Der Brexit rückt näher
Oberhaus stimmt für EU-Austritt, schottische Ministerpräsidentin wird zum Gesicht der Brexit-Opposition.
LONDON Grünes Licht für Theresa May: Die britische Premierministerin hat jetzt die Vollmacht, den britischen Austritt aus der Europäischen Union einzuleiten. Das Oberhaus hat ein entsprechendes Gesetz ohne jede Änderung passieren lassen. Zuvor hatte die Adelskammer noch versucht, Gesetzeszusätze durchzusetzen über die Garantie der Rechte der EU-Bürger im Land sowie über ein Mitspracherecht des Parlaments bei den Brexit-Verhandlungen. Doch nachdem das Unterhaus diese Änderungen abgelehnt hatte, lenkten die Lords ein: Man akzeptierte, dass man sich als ungewählte Kammer nicht gegen den Willen der Volksvertreter stellen kann. Genau das, was Theresa May wollte. Ohne die Gesetzeszusätze hat sie jetzt freie Hand bei den Verhandlungen.
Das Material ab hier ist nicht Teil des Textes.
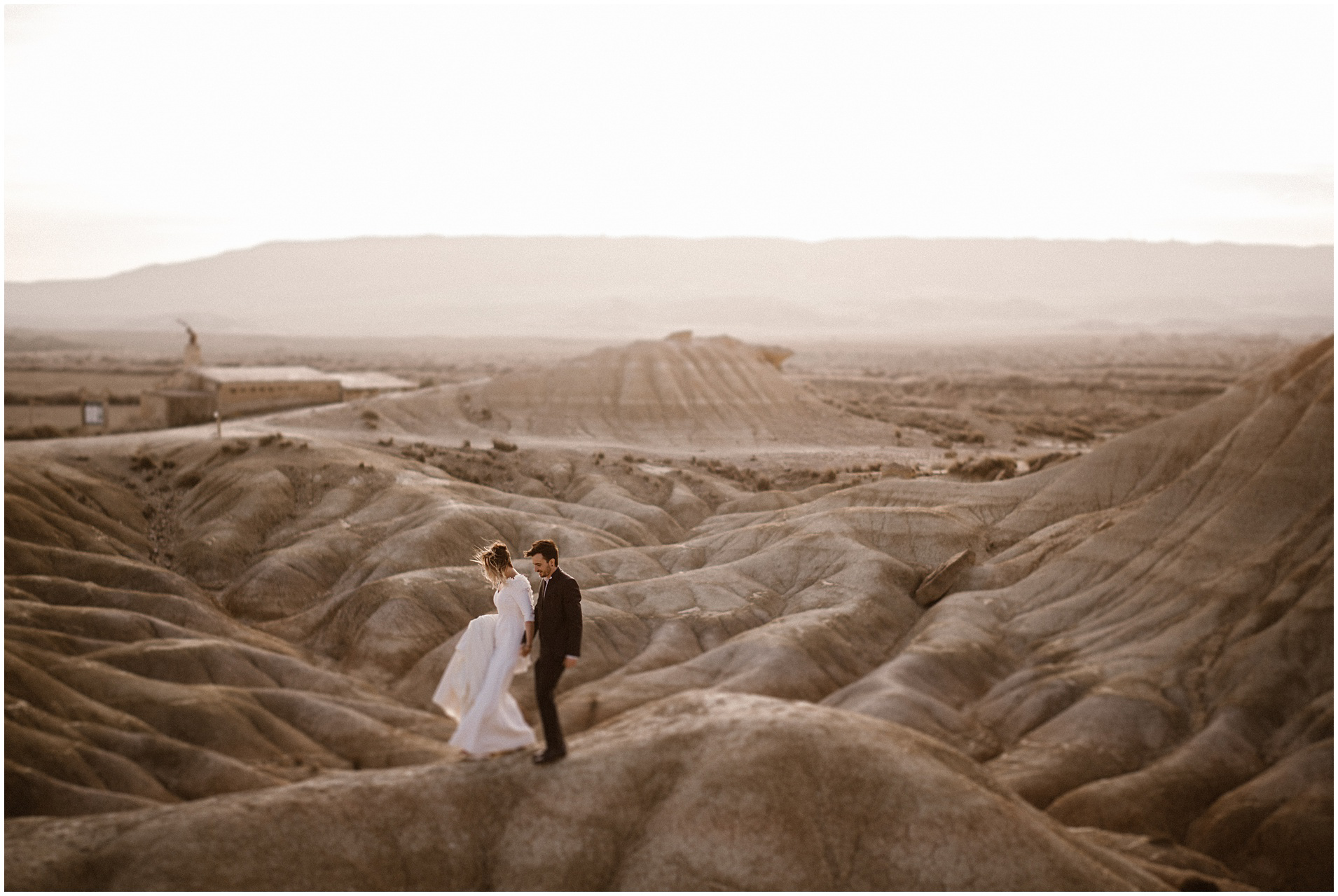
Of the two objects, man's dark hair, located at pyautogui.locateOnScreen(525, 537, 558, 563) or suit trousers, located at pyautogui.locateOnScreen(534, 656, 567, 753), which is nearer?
man's dark hair, located at pyautogui.locateOnScreen(525, 537, 558, 563)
Allerdings macht ihr Nicola Sturgeon einen Strich durch die Rechnung. Die Vorsitzende der „Scottish National Party“(SNP) und Ministerpräsidentin der schottischen Regionalregierung hat mit ihrer Ankündigung, eine neues Referendum über die Unabhängigkeit Schottlands anzusetzen, einen politischen Sturm ausgelöst. Der harte Brexit, den May ansteuere, so Sturgeon, mache es unumgänglich, dass Schottland selbst über seine Zukunft entscheiden müsse. Immerhin hatten fast zwei Drittel der Schotten gegen den Brexit gestimmt. Sturgeon will ihre Fürsprecherin sein und wird so zum Gesicht der Brexit-Opposition. Ein Tweet der Schottin brachte es gestern Morgen auf den Punkt: „Ich bin mit einem klaren Mandat für ein Unabhängigkeitsreferendum gewählt worden“, erklärte Sturgeon. „Die Premierministerin ist bisher von niemandem gewählt worden.“
Da hat sie recht:. May kam durch Akklamation ins Amt, nachdem die anderen Kandidaten um den Parteivorsitz ausgeschieden waren. Für ihren kompromisslosen Kurs beim Brexit, der einen Abschied vom Binnenmarkt und den Austritt aus der Zollunion vorsieht, hat May kein Mandat. Sie beruft sich auf die Referendumsentscheidung der Briten, aber die bedeutete lediglich einen Austritt aus der EU. Sturgeon drängt daher, Schottland im Binnenmarkt zu belassen – bisher vergeblich.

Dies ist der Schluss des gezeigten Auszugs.